"Las personas que padecen una enfermedad terminal y sufren mucho dolor deberían tener el derecho a acabar con su vida, y aquéllos que les ayuden no deberían ser perseguidos por la justicia" (Stephen Hawking)
El tema de la eutanasia vuelve a estar en el debate de actualidad. Ello se debe a varias razones, entre otras, el todavía recuerdo de la laureada y controvertida película de Amenábar, Mar Adentro. No sucede lo mismo en la literatura especializada. Las razones de esto pueden ser varias. Una, que ya se consideren logrados los objetivos, al menos los intelectuales. Otra, que no se vea posibilidad de ir mucho más allá del punto al que ha llegado el análisis. Y una tercera es la generalización del convencimiento de que la eutanasia no podrá ser contemplada nunca más que como una excepción, algo así como la solución de emergencia para casos muy extremos. Son cada vez menos quienes no aceptarían la eutanasia en situaciones excepcionales. Y quizá por eso el interés se dirige ahora hacia el otro tema, el más general, quizá también el más difícil de llevar a la práctica, el de la dignificación de las condiciones de vida de los ancianos, de los enfermos terminales y de todos aquellos que se encuentran en situaciones tan comprometidas que pueden considerar su vida como peor que la propia muerte.
Hay un tiempo para vivir y un tiempo para morir. No sólo hay un tiempo biológico sino también un tiempo biográfico.

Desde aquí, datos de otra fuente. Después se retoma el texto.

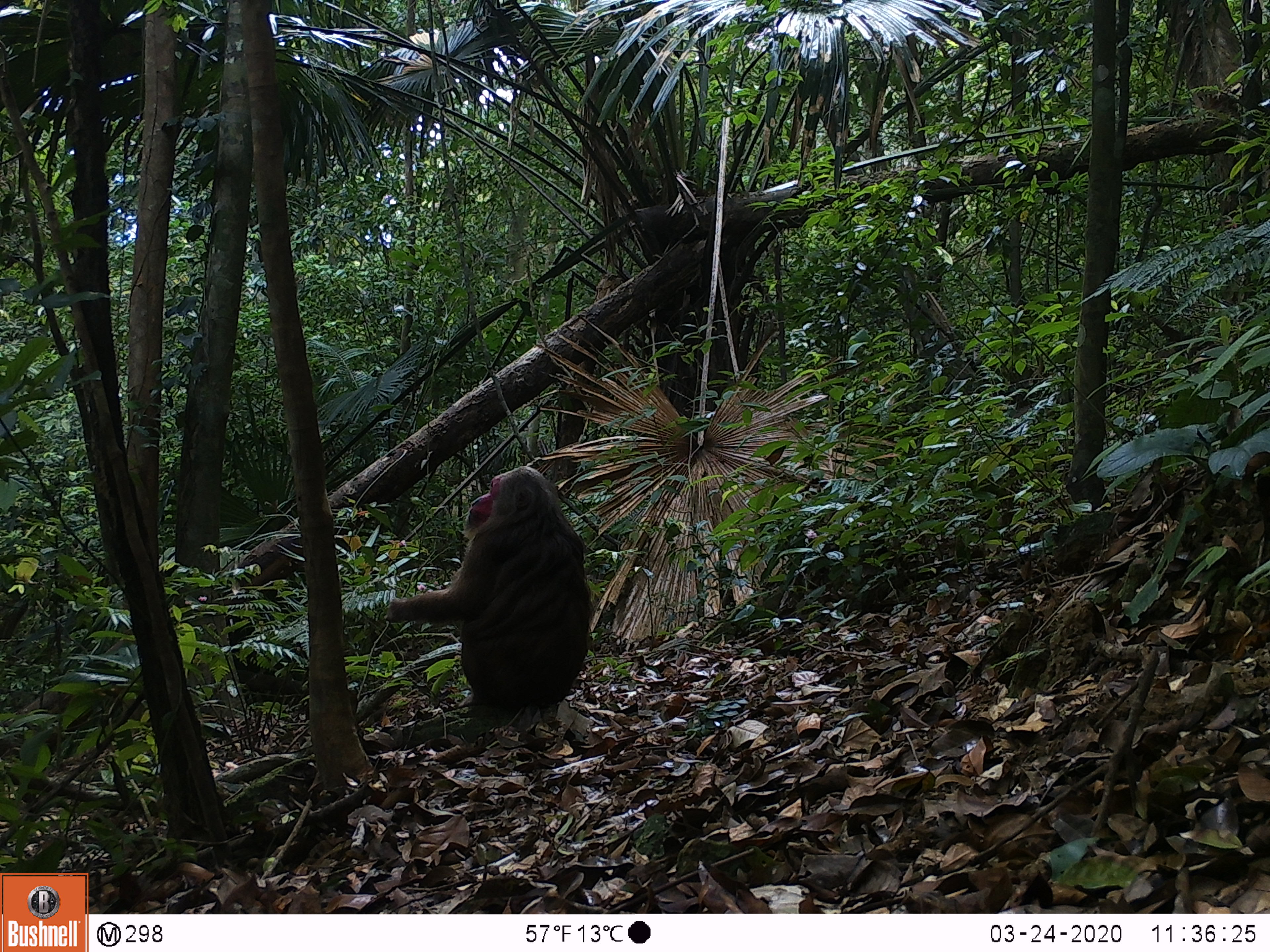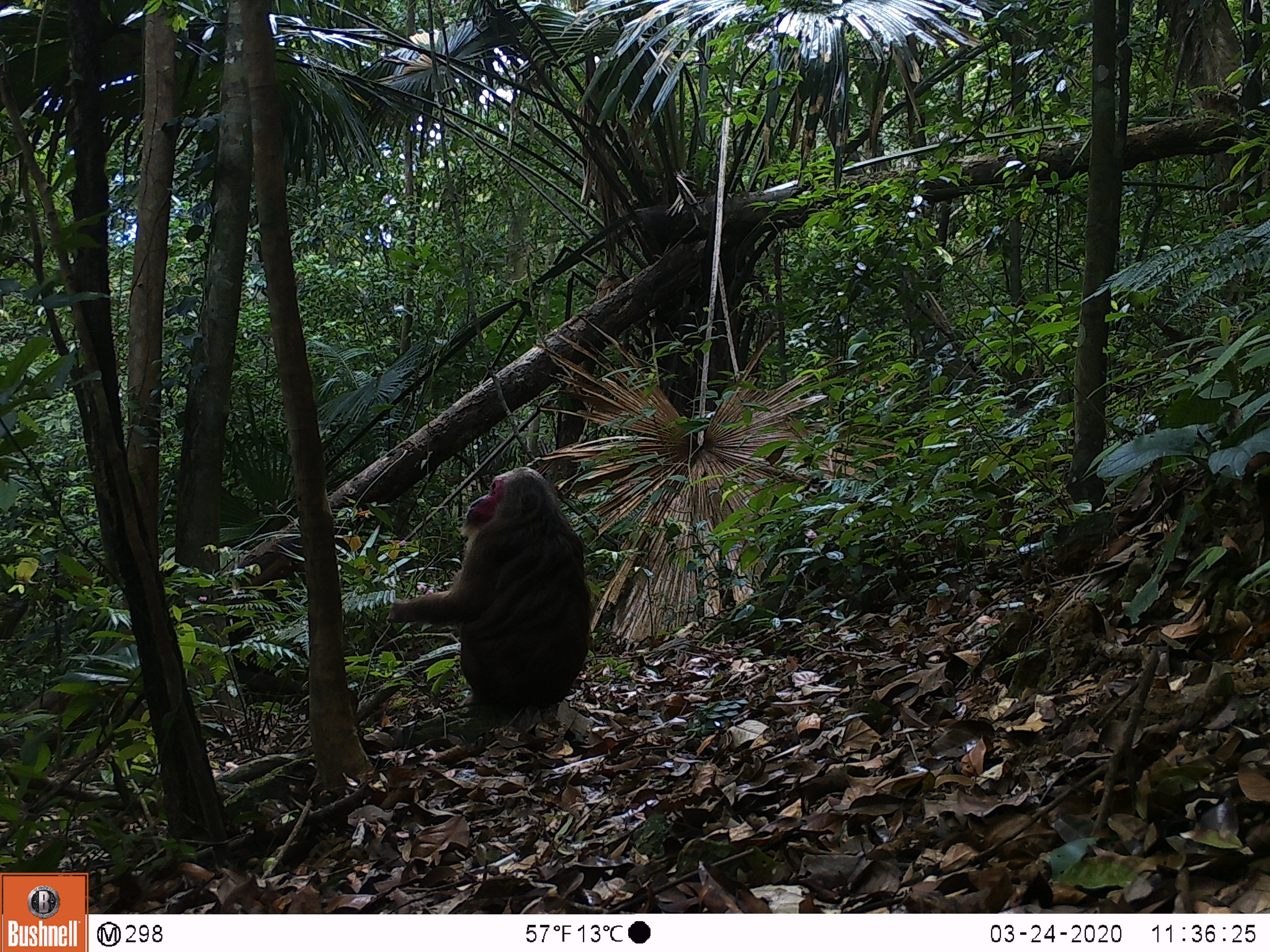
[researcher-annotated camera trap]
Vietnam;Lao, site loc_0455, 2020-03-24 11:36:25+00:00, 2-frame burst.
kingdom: Animalia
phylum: Chordata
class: Mammalia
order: Primates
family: Cercopithecidae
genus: Macaca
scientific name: Macaca arctoides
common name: stump-tailed macaque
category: stump tailed macaque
Stump tailed macaque (stump-tailed macaque) (Macaca arctoides). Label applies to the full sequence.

Un buen ejemplo de esto nos lo ofrece El Quijote. Tras la derrota que sufre en Barcelona a manos del caballero de la Blanca Luna, don Quijote vuelve a su tierra natal. En pleno campo, mientras Sancho duerme, don Quijote exclama: ¿Así el vivir me mata,/ Que la muerte me torna a dar la vida? Este es el sentimiento de todo el que quiere morir. Hasta tal punto es así, que Cervantes ya no tiene otro remedio que poner fin a la vida de su personaje. Lo pide su propia biografía. No solo hay -un tener que vivir-sino también-un tener que morir. La muerte es también una empresa, una tarea, tanto vital como moral. El film de Amenábar pone de actualidad algo que en la vida de Sampedro fue muy claro, a saber, que él tuvo que morir, tuvo que poner fin a su vida para llevar a cabo su propio proyecto vital.

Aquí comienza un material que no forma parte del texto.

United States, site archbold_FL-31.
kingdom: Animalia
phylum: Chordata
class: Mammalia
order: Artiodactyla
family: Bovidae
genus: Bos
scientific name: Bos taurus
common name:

Esto no tiene por qué ser, salvo casos muy excepcionales, una justificación del suicidio o la eutanasia. Todo lo contrario. Lo que significa es que la muerte no es un fenómeno natural sino cultural, humano, y que por tanto tenemos obligaciones morales para con ella. ¿Cuáles?:
Una, muy importante, hacer lo posible para que no llegue antes de que las personas hayan podido llevar a cabo su proyecto vital. La muerte de una madre que no puede ver desarrollarse a sus hijos es una tragedia, lo mismo que la de un joven en el campo de batalla. La muerte de un anciano que ha cumplido su ciclo vital es un motivo de dolor, pero no puede considerarse una tragedia. Una vez que han cumplido su proyecto vital, las personas tendrán que ser capaces de renunciar a procedimientos muy extraordinarios que tengan por objeto prolongarles un poco más la vida. Y los Estados deberían dirigir sus esfuerzos a promover un mejor cuidado de las personas mayores, en vez de invertir grandes sumas en terapias que en sus cuerpos ya gastados serían de muy escasa eficacia.
Martín Heidegger cita en una de sus obras diciendo que: ¿Tan pronto como el hombre entra en la vida, es ya bastante viejo para morir? Es la visión tradicional, clásica, del problema. Hoy sería difícil estar de acuerdo con ella. Lo que se vivencia trágicamente es que alguien no pueda alcanzar una edad que le permita llevar a cabo sus planes de vida, su proyecto vital. Nosotros tenderíamos a decir: ¿Hasta que el hombre no ha conseguido llevar a cabo su proyecto de vida, lo cual probablemente no puede suceder antes de los setenta y cinco u ochenta años, no es bastante viejo para morir.? La primera obligación ética es procurar a todos los seres humanos una buena vida. Y la segunda, conseguir que tengan una buena muerte.“Con poca salud…Eso sí”.